İstanbul’un işgali Mondros anlaşmasından kısa bir süre sonra gerçekleşmiştir. Anlaşma genel olarak Osmanlı devletinin aleyhine olacak maddeler içermekteydi. Anlaşmanın imzalanmasından sonra itilaf devletleri anlaşmada yer alan bir maddeyi uygulamaya koyarak Çanakkale boğazlarındaki mayınları temizlemeye başlar. Fakat bu asıl hedefleri değildir. Mayınları temizleme bahanesi ile İstanbul’a girerek işgali başlatırlar.

İtilaf devletlerinin İstanbul’a asker çıkarmaları birçok tepkiyi de beraberinde getirmiştir. En sert tepkiler dönemin Osmanlı Mebusan Meclisin’den gelmiştir. Fakat kısa bir süre sonrada meclis feshedilmiştir. Daha sonra kabinenin değişimi ile yeni bir seçim yapılmış ve mecliste yoğun bir milliyetçi hava oluşturacak isimler seçilmişlerdir.

İtilaf devletleri tepkilerin yumuşaması adına bir bildiri yayınlamıştır.

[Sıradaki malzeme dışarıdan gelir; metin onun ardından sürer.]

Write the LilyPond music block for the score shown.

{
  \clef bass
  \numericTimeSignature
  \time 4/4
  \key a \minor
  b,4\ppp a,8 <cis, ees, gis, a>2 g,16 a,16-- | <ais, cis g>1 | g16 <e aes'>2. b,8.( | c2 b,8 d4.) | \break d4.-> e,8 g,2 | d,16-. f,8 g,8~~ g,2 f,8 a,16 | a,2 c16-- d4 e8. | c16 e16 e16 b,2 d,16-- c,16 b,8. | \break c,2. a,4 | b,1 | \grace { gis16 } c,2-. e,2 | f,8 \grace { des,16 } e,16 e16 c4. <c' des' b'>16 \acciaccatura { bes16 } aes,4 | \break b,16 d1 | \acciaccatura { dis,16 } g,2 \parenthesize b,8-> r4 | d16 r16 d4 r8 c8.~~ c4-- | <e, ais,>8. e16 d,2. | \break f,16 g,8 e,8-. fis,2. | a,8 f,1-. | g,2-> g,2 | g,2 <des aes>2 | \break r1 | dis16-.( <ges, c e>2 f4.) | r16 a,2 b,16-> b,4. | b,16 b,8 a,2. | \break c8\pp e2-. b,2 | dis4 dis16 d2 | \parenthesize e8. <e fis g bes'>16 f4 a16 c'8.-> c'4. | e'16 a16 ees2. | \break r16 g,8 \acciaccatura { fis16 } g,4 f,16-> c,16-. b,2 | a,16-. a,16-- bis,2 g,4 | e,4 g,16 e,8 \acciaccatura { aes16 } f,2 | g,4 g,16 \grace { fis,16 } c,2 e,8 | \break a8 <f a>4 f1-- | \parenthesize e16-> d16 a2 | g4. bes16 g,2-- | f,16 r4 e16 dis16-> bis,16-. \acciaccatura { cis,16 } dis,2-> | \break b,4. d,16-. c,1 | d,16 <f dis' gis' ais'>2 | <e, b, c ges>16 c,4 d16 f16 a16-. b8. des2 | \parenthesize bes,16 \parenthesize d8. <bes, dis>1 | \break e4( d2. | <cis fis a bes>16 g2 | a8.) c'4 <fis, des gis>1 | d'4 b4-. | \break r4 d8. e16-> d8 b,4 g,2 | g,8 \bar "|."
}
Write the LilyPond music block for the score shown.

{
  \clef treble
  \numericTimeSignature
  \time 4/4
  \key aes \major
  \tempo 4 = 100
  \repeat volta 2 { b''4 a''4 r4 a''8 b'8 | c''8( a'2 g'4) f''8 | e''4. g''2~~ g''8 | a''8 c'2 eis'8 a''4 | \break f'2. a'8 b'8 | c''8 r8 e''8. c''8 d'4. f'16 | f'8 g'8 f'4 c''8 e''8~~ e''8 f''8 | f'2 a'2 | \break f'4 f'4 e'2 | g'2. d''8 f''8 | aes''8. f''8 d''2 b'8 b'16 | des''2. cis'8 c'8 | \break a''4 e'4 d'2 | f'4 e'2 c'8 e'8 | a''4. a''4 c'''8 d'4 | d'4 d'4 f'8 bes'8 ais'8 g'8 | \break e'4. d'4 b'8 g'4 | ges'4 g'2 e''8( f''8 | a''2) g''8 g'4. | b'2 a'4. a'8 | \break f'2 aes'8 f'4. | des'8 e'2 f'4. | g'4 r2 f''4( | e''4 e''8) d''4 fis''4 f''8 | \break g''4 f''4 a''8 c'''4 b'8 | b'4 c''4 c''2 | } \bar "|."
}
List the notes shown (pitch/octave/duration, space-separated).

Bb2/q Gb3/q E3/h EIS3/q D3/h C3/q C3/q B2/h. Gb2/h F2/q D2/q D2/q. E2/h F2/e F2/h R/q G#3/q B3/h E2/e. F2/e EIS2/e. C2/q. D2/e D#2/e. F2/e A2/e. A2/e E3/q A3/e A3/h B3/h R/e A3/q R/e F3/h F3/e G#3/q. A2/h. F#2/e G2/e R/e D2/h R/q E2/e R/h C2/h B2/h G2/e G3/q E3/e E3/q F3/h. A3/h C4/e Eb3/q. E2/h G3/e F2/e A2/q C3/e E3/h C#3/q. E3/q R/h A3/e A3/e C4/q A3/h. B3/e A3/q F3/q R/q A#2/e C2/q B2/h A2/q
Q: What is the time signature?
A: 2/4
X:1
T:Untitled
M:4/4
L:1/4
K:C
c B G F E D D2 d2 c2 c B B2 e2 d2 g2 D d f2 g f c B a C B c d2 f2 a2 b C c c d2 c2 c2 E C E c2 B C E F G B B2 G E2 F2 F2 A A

İşgal kalıcı değil geçicidir.

İşgalin esas amacı padişahlığı ve halifeliği korumak ve güçlendirmektir.

Azınlık halklara karşı bir katliam başlarsa İstanbul Türklerden alınacaktır.

Herkes padişahın vereceği kararlara uymak zorundadır.

Gelişmelerin istedikleri gibi gitmemesi üzerine işgal kuvvetleri İstanbul’u resmen abluka altına almaya karar verdi. Bu doğrultuda attıkları ilk adım ise şöyle olmuştur. İngiliz askerleri 10. Kafkas Tümenine bağlı karargâh birliği karakoluna baskın düzenlemiş ve buradaki beş eri öldürmüş, on eri ise yaralamıştır. Daha sonra meclis basılmış bazı mebuslar tutuklanmış, bazıları Malta’ya sürgüne gönderilmiştir. Kaçmayı başaran bazı mebuslar ise Anadolu’ya geçerek milli mücadele hareketine katılmışlardır. Aynı dönemde halkın eğitim ve seviyesi genel kültür düşük de olsa vatanın bağımsızlığı hususundaki hassasiyetleri milli mücadele hareketine ciddi anlamda güç kazandırmıştır.

İşgal Nasıl Başladı?

19 Mayıs 1919 tarihinde Mustafa Kemal’in Samsun’a gelmesi ile başlayan, çeşitli cephelerde gerçekleşen milli mücadele hareketi neticede zaferle sonuçlanır.1923 tarihinde Türkiye Büyük Millet Meclisi temsilcileriyle itilaf devletleri temsilcileri arasında imzalanan Lozan Antlaşmasıyla da bu zafer düşman ülkeler tarafınca da kabul edilir. 4 Ekim 1923 günü itilaf devletleri Türk Bayrağını selamlayarak şehirden ayrılırlar.